**Text block**:
2017-11-04 Thread Saeed Mahameed

Hi Dave,

The following series provides updates for mlx5 driver which includes
dscp to priority mapping support and some other misc small changes.

For extra information please see tag log below.

Please Pull and let me know if ther's any problem.

Thanks,
Saeed.

---

The following changes since commit 6ee79b6ebf6613f1c5bf2be0c3dca4e51817f2ca:

  Merge branch 'net-mini_Qdisc' (2017-11-03 21:57:35 +0900)

are available in the git repository at:

  git://git.kernel.org/pub/scm/linux/kernel/git/saeed/linux.git 
tags/mlx5-updates-2017-11-04

for you to fetch changes up to a5b2e77eab21e56ec7bb16a0ebc8f0fb18799191:

  net/mlx5e: Enable CQE based moderation on TX CQ (2017-11-04 01:33:48 -0700)


mlx5-updates-2017-11-04

This series includes:

>From Huy, dscp to priority mapping for Ethernet packet.
=

First six patches enable differentiated services code point (dscp) to
priority mapping for Ethernet packet. Once this feature is
enabled, the packet is routed to the corresponding priority based on its
dscp. User can combine this feature with priority flow control (pfc)
feature to have priority flow control based on the dscp.

Firmware interface:
Mellanox firmware provides two control knobs for this feature:
  QPTS register allow changing the trust state between dscp and
  pcp mode. The default is pcp mode. Once in dscp mode, firmware will
  route the packet based on its dscp value if the dscp field exists.

  QPDPM register allow mapping a specific dscp (0 to 63) to a
  specific priority (0 to 7). By default, all the dscps are mapped to
  priority zero.

Software interface:
This feature is controlled via application priority TLV. IEEE
specification P802.1Qcd/D2.1 defines priority selector id 5 for
application priority TLV. This APP TLV selector defines DSCP to priority
map. This APP TLV can be sent by the switch or can be set locally using
software such as lldptool. In mlx5 drivers, we add the support for net
dcb's getapp and setapp call back. Mlx5 driver only handles the selector
id 5 application entry (dscp application priority application entry).
If user sends multiple dscp to priority APP TLV entries on the same
dscp, the last sent one will take effect. All the previous sent will be
deleted.

**Supplied records**:
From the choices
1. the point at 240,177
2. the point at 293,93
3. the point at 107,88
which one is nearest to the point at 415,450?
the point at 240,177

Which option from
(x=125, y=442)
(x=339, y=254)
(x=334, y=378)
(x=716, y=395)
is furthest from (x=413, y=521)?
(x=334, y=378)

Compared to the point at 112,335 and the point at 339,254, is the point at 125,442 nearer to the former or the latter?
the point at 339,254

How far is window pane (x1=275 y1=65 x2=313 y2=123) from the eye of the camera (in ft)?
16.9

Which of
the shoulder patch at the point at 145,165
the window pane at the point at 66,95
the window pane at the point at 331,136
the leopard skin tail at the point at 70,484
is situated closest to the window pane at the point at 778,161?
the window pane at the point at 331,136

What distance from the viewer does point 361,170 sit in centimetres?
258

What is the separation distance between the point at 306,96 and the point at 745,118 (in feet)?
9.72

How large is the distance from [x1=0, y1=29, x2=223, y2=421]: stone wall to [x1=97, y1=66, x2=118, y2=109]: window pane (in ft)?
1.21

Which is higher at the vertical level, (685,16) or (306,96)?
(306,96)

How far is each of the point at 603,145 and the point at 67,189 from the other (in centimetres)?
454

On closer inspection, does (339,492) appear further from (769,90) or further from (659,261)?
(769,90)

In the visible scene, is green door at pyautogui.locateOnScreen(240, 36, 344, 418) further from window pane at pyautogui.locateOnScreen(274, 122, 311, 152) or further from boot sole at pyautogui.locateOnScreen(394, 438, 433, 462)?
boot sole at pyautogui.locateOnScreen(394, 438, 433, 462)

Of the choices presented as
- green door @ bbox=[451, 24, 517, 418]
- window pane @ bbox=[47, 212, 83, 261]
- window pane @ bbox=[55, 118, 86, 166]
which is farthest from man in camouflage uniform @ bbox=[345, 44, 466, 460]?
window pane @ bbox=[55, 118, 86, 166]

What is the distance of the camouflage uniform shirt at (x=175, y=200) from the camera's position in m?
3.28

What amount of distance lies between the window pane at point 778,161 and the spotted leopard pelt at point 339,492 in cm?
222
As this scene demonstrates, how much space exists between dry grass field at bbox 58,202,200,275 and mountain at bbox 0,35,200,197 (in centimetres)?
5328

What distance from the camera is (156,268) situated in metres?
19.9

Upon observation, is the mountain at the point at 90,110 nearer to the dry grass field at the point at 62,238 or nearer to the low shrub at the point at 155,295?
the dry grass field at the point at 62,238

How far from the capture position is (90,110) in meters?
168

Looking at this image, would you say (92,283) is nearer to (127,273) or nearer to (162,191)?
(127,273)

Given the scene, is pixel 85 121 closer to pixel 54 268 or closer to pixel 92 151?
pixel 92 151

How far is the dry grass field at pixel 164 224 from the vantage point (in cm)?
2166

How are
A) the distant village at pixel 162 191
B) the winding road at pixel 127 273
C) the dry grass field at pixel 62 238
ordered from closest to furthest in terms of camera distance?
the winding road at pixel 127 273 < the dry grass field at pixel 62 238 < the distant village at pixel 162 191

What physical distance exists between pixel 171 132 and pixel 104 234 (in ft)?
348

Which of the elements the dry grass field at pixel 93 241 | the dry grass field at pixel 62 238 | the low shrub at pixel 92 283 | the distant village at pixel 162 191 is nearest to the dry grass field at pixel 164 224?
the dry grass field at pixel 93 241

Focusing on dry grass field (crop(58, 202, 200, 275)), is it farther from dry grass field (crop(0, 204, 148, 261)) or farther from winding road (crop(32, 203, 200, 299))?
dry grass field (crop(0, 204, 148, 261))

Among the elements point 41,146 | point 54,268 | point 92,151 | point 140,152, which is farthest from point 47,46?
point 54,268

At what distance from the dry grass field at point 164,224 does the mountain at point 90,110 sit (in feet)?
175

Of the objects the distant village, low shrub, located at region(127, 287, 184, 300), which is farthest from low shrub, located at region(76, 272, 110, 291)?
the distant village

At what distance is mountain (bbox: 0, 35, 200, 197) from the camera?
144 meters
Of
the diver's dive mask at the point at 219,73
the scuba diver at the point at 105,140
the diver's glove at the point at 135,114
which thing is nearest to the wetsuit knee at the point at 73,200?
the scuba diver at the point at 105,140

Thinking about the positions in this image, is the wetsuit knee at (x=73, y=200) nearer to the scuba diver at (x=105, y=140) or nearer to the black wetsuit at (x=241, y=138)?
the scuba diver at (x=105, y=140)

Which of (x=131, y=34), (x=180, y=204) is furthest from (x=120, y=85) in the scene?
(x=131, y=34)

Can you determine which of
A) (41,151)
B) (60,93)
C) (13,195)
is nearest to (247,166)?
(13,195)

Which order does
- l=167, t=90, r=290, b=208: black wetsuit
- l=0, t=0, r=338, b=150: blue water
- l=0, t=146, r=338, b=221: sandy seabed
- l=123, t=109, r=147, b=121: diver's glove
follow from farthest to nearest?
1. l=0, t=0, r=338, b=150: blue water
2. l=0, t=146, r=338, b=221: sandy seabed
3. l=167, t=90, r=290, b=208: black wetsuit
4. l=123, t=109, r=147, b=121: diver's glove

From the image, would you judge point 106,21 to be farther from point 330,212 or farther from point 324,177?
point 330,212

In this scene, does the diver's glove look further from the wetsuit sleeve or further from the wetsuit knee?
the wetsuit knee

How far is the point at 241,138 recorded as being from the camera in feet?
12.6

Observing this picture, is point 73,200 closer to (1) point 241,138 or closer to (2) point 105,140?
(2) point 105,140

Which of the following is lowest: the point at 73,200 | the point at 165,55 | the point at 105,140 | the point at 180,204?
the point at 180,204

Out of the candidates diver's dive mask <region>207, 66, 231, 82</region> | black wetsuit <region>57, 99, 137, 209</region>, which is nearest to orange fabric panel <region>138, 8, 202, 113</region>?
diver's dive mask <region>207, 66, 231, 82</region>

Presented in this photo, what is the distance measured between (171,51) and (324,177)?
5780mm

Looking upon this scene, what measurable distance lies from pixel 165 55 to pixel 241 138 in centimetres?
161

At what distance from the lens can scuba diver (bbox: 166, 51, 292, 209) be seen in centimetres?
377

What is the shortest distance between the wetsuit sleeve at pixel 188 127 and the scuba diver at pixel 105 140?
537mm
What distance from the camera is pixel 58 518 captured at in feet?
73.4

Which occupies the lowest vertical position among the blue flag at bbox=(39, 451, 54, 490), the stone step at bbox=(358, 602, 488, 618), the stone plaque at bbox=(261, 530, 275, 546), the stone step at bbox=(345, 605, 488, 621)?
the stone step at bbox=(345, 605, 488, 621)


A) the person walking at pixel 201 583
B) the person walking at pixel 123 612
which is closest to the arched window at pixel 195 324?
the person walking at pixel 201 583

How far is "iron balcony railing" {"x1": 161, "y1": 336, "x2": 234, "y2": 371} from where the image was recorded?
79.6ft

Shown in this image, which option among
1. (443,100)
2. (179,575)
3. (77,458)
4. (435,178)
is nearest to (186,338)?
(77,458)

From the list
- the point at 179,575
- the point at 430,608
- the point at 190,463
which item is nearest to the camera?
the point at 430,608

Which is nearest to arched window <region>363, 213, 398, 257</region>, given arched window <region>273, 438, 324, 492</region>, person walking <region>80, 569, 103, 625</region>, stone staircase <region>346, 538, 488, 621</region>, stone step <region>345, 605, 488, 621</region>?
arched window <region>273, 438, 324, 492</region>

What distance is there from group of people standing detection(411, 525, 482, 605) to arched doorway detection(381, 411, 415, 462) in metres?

**Set tasks**:
• a. In the mlx5 driver post, reproduce everything from "for you to fetch" down to "to priority mapping for Ethernet packet.".
• b. Answer these questions from the mlx5 driver post:
(i) What is the default trust state set by the QPTS register?
(ii) Which priority range can the QPDPM register map a dscp to?
(iii) Which application priority selector id does the mlx5 driver handle?
The entries have no connection to the mlx5 driver post.

**Exercise answers**:
• a.
for you to fetch changes up to a5b2e77eab21e56ec7bb16a0ebc8f0fb18799191:

  net/mlx5e: Enable CQE based moderation on TX CQ (2017-11-04 01:33:48 -0700)


mlx5-updates-2017-11-04

This series includes:

>From Huy, dscp to priority mapping for Ethernet packet.

• b.
(i) pcp mode
(ii) 0 to 7
(iii) 5